Records of scene-based questions:

....

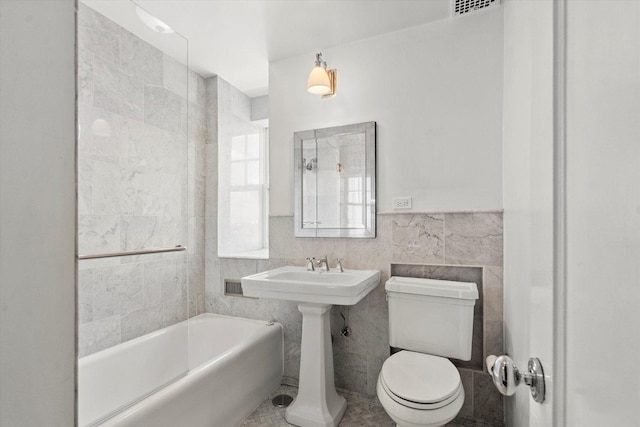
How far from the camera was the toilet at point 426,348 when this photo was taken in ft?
4.47

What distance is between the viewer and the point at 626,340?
318 millimetres

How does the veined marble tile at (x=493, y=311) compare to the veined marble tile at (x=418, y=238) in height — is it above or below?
below

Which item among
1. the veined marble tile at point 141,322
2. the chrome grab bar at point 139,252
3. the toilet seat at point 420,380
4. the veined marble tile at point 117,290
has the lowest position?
the toilet seat at point 420,380

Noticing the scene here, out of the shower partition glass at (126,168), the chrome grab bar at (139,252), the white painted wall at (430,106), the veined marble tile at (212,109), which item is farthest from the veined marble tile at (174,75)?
the chrome grab bar at (139,252)

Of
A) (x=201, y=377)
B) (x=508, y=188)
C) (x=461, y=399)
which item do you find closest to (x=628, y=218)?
(x=461, y=399)

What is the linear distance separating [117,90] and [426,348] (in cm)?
227

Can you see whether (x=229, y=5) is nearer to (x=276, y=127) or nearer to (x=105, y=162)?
(x=276, y=127)

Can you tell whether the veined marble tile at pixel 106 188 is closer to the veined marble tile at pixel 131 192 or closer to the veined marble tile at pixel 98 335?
the veined marble tile at pixel 131 192

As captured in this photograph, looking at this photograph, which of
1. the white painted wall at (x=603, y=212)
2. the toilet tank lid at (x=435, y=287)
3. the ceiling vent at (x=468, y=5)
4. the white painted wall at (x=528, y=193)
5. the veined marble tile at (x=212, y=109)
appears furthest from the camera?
the veined marble tile at (x=212, y=109)

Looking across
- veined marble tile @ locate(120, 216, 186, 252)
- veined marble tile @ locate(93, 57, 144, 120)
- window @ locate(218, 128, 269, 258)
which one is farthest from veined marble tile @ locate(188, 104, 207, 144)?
veined marble tile @ locate(120, 216, 186, 252)

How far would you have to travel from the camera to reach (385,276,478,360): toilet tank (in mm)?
1729

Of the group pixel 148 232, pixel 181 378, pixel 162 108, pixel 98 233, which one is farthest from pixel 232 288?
pixel 162 108

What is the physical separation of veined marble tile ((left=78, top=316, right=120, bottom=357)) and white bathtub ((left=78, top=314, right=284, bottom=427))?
40 millimetres

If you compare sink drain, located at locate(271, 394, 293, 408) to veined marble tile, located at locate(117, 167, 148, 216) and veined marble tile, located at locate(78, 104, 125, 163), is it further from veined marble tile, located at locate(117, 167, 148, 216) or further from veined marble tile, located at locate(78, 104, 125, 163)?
veined marble tile, located at locate(78, 104, 125, 163)
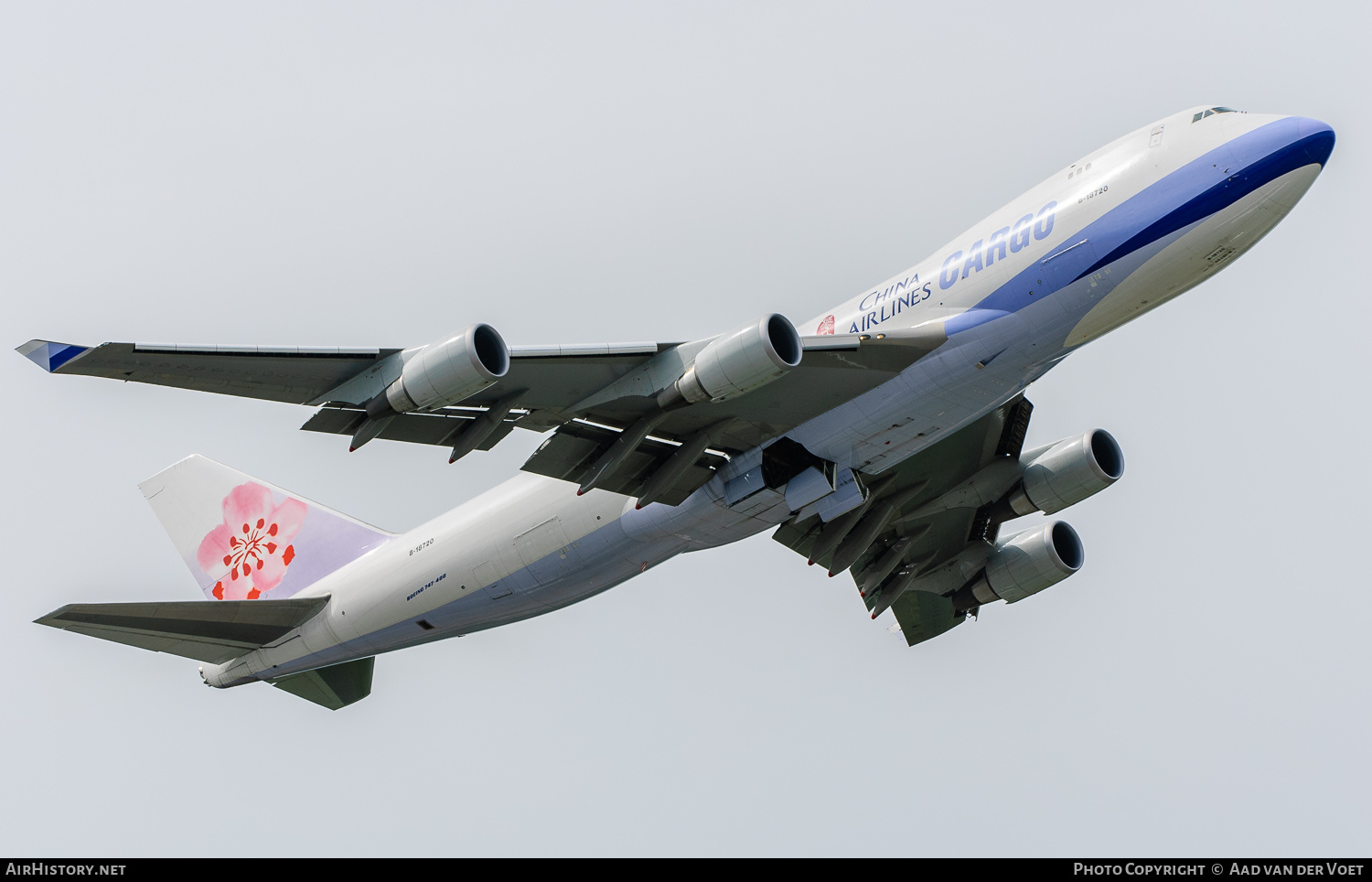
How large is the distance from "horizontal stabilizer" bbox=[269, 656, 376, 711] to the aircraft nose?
2310 cm

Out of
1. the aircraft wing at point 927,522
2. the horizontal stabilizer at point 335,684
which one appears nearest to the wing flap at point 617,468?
the aircraft wing at point 927,522

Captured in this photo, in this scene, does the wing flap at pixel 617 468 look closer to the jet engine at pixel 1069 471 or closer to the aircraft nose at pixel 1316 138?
the jet engine at pixel 1069 471

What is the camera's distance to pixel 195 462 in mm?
33719

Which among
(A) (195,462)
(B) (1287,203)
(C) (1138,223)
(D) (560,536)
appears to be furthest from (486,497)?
(B) (1287,203)

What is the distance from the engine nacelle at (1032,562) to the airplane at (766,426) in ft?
0.20

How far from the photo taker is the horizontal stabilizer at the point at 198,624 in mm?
25078

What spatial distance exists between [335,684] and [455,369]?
16049mm

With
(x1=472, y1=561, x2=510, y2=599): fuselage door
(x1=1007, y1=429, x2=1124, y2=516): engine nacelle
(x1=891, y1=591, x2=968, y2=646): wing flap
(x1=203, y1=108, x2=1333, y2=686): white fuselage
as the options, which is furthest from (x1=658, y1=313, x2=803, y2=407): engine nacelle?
(x1=891, y1=591, x2=968, y2=646): wing flap

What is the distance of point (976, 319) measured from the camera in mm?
20406

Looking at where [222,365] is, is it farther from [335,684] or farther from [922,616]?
[922,616]

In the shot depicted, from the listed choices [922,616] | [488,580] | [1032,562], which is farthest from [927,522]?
[488,580]

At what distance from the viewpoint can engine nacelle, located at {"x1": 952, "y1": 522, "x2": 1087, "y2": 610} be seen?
28.6m

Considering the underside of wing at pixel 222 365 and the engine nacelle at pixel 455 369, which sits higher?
the underside of wing at pixel 222 365

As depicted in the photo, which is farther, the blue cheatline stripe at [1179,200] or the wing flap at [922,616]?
the wing flap at [922,616]
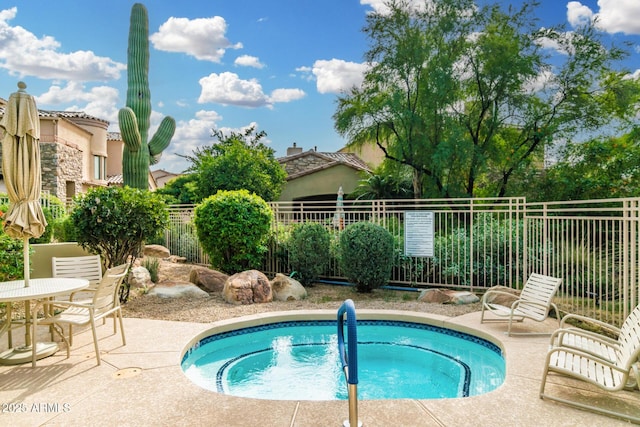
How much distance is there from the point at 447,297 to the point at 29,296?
7.25 metres

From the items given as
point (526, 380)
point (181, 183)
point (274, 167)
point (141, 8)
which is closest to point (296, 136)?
point (181, 183)

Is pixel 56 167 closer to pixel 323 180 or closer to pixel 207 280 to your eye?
pixel 323 180

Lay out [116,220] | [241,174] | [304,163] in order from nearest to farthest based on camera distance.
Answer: [116,220] → [241,174] → [304,163]

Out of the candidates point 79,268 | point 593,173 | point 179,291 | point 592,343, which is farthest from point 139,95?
point 592,343

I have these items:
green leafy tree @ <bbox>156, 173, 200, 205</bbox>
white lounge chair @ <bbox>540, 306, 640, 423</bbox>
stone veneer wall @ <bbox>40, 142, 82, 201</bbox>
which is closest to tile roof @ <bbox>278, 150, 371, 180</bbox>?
green leafy tree @ <bbox>156, 173, 200, 205</bbox>

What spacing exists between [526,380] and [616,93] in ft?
47.2

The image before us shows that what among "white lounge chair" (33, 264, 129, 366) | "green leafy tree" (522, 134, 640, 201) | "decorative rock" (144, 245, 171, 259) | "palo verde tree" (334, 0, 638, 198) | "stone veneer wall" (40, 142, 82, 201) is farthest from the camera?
"stone veneer wall" (40, 142, 82, 201)

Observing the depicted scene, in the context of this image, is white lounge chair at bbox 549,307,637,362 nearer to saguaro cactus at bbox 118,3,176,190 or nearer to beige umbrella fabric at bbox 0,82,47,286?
beige umbrella fabric at bbox 0,82,47,286

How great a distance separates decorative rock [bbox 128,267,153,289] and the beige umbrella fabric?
403 centimetres

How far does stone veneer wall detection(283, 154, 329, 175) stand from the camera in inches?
1086

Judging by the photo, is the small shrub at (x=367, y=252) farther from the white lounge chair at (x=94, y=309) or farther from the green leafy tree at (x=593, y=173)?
the green leafy tree at (x=593, y=173)

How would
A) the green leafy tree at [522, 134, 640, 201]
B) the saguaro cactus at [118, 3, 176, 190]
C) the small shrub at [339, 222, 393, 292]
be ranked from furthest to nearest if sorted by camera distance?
the saguaro cactus at [118, 3, 176, 190] → the green leafy tree at [522, 134, 640, 201] → the small shrub at [339, 222, 393, 292]

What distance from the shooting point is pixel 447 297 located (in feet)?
29.3

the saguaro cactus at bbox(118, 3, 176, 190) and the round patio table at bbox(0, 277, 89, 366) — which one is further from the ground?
the saguaro cactus at bbox(118, 3, 176, 190)
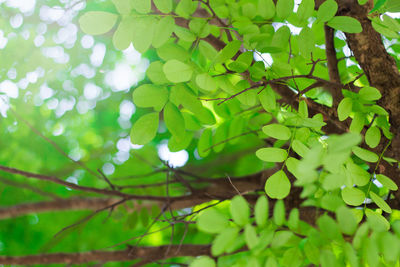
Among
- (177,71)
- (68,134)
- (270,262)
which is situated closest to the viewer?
(270,262)

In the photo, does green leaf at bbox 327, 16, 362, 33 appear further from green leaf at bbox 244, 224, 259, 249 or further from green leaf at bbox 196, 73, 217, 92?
green leaf at bbox 244, 224, 259, 249

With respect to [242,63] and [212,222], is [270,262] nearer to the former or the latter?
[212,222]

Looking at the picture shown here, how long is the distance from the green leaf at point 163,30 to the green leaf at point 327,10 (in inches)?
13.0

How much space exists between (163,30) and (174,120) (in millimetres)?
217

....

• _WRITTEN INSTRUCTION_: Images do not belong in the copy; reproduce all other parts of the records above verbatim.

• _RESPONSE TO THE TASK_:
How far from the camera was the toilet at point 426,348 when this photo was taken in ft?
4.47

What distance is between the viewer and the point at 626,340?
318 millimetres

How does the veined marble tile at (x=493, y=311) compare to the veined marble tile at (x=418, y=238) in height — is it above or below?
below

Which item among
1. the veined marble tile at point 141,322
2. the chrome grab bar at point 139,252
3. the toilet seat at point 420,380
4. the veined marble tile at point 117,290
has the lowest position?
the toilet seat at point 420,380

Noticing the scene here, out of the shower partition glass at (126,168), the chrome grab bar at (139,252), the white painted wall at (430,106), the veined marble tile at (212,109), which item is farthest from the veined marble tile at (174,75)?
the chrome grab bar at (139,252)

Of
A) (x=201, y=377)
B) (x=508, y=188)
C) (x=461, y=399)
which item do you find closest to (x=628, y=218)?
(x=461, y=399)

What is the linear distance separating [117,90] and [426,348] (in cm)?
227

Can you see whether (x=229, y=5) is nearer to (x=276, y=127) or nearer to (x=105, y=162)?
(x=276, y=127)

Can you tell whether the veined marble tile at pixel 106 188 is closer to the veined marble tile at pixel 131 192 or closer to the veined marble tile at pixel 98 335?
the veined marble tile at pixel 131 192

As captured in this photograph, looking at this photograph, which of
1. the white painted wall at (x=603, y=212)
2. the toilet tank lid at (x=435, y=287)
3. the ceiling vent at (x=468, y=5)
4. the white painted wall at (x=528, y=193)
5. the veined marble tile at (x=212, y=109)
appears furthest from the camera?
the veined marble tile at (x=212, y=109)

Looking across
- veined marble tile @ locate(120, 216, 186, 252)
- veined marble tile @ locate(93, 57, 144, 120)
- window @ locate(218, 128, 269, 258)
which one is farthest from veined marble tile @ locate(188, 104, 207, 144)?
veined marble tile @ locate(120, 216, 186, 252)

How far would you have to travel from the camera to reach (385,276,478,360): toilet tank (in mm)?
1729

Of the group pixel 148 232, pixel 181 378, pixel 162 108, pixel 98 233, which one is farthest from pixel 232 288?
pixel 162 108

What is the physical separation of veined marble tile ((left=78, top=316, right=120, bottom=357)) and white bathtub ((left=78, top=314, right=284, bottom=427))?
40 millimetres

If you compare sink drain, located at locate(271, 394, 293, 408) to veined marble tile, located at locate(117, 167, 148, 216) and veined marble tile, located at locate(78, 104, 125, 163), is it further from veined marble tile, located at locate(117, 167, 148, 216) or further from veined marble tile, located at locate(78, 104, 125, 163)?
veined marble tile, located at locate(78, 104, 125, 163)
How large is the distance from "horizontal stabilizer" bbox=[269, 656, 376, 711] to the aircraft nose?
2310 cm

Out of
1. the aircraft wing at point 927,522
2. the horizontal stabilizer at point 335,684
which one appears nearest to the wing flap at point 617,468?
the aircraft wing at point 927,522

Captured in this photo, in this scene, does the wing flap at pixel 617 468 look closer to the jet engine at pixel 1069 471 or closer to the aircraft nose at pixel 1316 138?
the jet engine at pixel 1069 471

What is the camera's distance to pixel 195 462 in mm?
33719

Which among
(A) (195,462)
(B) (1287,203)
(C) (1138,223)
(D) (560,536)
appears to be furthest from (486,497)?
(B) (1287,203)

What is the distance from the engine nacelle at (1032,562) to the airplane at (766,426) in ft?
0.20

How far from the photo taker is the horizontal stabilizer at the point at 198,624 in mm?
25078

What spatial distance exists between [335,684] and [455,369]?
16049mm

With
(x1=472, y1=561, x2=510, y2=599): fuselage door
(x1=1007, y1=429, x2=1124, y2=516): engine nacelle
(x1=891, y1=591, x2=968, y2=646): wing flap
(x1=203, y1=108, x2=1333, y2=686): white fuselage
as the options, which is furthest from (x1=658, y1=313, x2=803, y2=407): engine nacelle?
(x1=891, y1=591, x2=968, y2=646): wing flap

What is the distance of point (976, 319) measured from the camera in mm?
20406

Looking at where [222,365] is, is it farther from [335,684] or farther from [922,616]?
[922,616]

In the shot depicted, from the listed choices [922,616] | [488,580] | [1032,562], which is farthest from [927,522]?
[488,580]

At what distance from the viewpoint can engine nacelle, located at {"x1": 952, "y1": 522, "x2": 1087, "y2": 610} be seen?
28.6m

Considering the underside of wing at pixel 222 365 and the engine nacelle at pixel 455 369, which sits higher?
the underside of wing at pixel 222 365

As depicted in the photo, which is farther, the blue cheatline stripe at [1179,200] or the wing flap at [922,616]?
the wing flap at [922,616]
How much distance is there from the point at 447,297 to the point at 29,296?
7.25 metres

From the items given as
point (526, 380)
point (181, 183)
point (274, 167)
point (141, 8)
which is closest to point (296, 136)?
point (181, 183)

Is pixel 56 167 closer to pixel 323 180 or closer to pixel 207 280 to your eye?
pixel 323 180

Lay out [116,220] | [241,174] | [304,163] in order from nearest to farthest based on camera distance.
Answer: [116,220] → [241,174] → [304,163]

Out of the candidates point 79,268 | point 593,173 | point 179,291 | point 592,343, which is farthest from point 139,95?
point 592,343

I have these items:
green leafy tree @ <bbox>156, 173, 200, 205</bbox>
white lounge chair @ <bbox>540, 306, 640, 423</bbox>
stone veneer wall @ <bbox>40, 142, 82, 201</bbox>
which is closest to tile roof @ <bbox>278, 150, 371, 180</bbox>?
green leafy tree @ <bbox>156, 173, 200, 205</bbox>

What spacing exists between [526,380] and [616,93] in ft?
47.2

The image before us shows that what among "white lounge chair" (33, 264, 129, 366) | "green leafy tree" (522, 134, 640, 201) | "decorative rock" (144, 245, 171, 259) | "palo verde tree" (334, 0, 638, 198) | "stone veneer wall" (40, 142, 82, 201) is farthest from the camera?
"stone veneer wall" (40, 142, 82, 201)

Observing the depicted scene, in the context of this image, is white lounge chair at bbox 549,307,637,362 nearer to saguaro cactus at bbox 118,3,176,190 or nearer to beige umbrella fabric at bbox 0,82,47,286?
beige umbrella fabric at bbox 0,82,47,286

How great a distance separates decorative rock [bbox 128,267,153,289] and the beige umbrella fabric?
403 centimetres

How far does stone veneer wall detection(283, 154, 329, 175) stand from the camera in inches?
1086

Judging by the photo, is the small shrub at (x=367, y=252) farther from the white lounge chair at (x=94, y=309) or farther from the green leafy tree at (x=593, y=173)?
the green leafy tree at (x=593, y=173)

How would
A) the green leafy tree at [522, 134, 640, 201]
B) the saguaro cactus at [118, 3, 176, 190]
C) the small shrub at [339, 222, 393, 292]
be ranked from furthest to nearest if sorted by camera distance?
the saguaro cactus at [118, 3, 176, 190] → the green leafy tree at [522, 134, 640, 201] → the small shrub at [339, 222, 393, 292]

What distance from the shooting point is pixel 447 297 located (in feet)?
29.3

the saguaro cactus at bbox(118, 3, 176, 190) and the round patio table at bbox(0, 277, 89, 366) — which one is further from the ground?
the saguaro cactus at bbox(118, 3, 176, 190)
Among
- (177,71)
- (68,134)
- (270,262)
which is situated closest to the viewer?
(270,262)

In the photo, does green leaf at bbox 327, 16, 362, 33 appear further from green leaf at bbox 244, 224, 259, 249 or further from green leaf at bbox 196, 73, 217, 92?
green leaf at bbox 244, 224, 259, 249

With respect to [242,63] and [212,222], is [270,262] nearer to the former or the latter?
[212,222]

Looking at the picture shown here, how long is the distance from the green leaf at point 163,30 to the green leaf at point 327,10 (in inches)?
13.0

How much space exists between (163,30) and (174,120) (in millimetres)?
217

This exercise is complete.